EXERCISE DESCRIPTION:
Please rewrite the lines from the one containing "Looking at this photo, would" through the last line, swapping "sensor" for "camera" and leaving everything else unchanged.

>> Begin

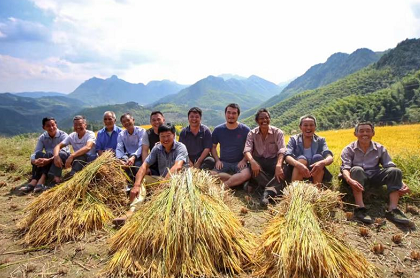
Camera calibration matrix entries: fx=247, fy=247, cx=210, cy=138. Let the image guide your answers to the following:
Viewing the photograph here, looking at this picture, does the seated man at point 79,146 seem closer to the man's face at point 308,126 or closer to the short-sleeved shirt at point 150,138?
the short-sleeved shirt at point 150,138

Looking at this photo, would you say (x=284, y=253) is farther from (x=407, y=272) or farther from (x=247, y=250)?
(x=407, y=272)

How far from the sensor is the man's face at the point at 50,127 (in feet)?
18.0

>> End

FULL OUTPUT:
Looking at this photo, would you say (x=284, y=253) is farther from (x=407, y=272) or farther from (x=247, y=250)?
(x=407, y=272)

How far from the camera is the man's face at the point at 50,127 (in feet)?
18.0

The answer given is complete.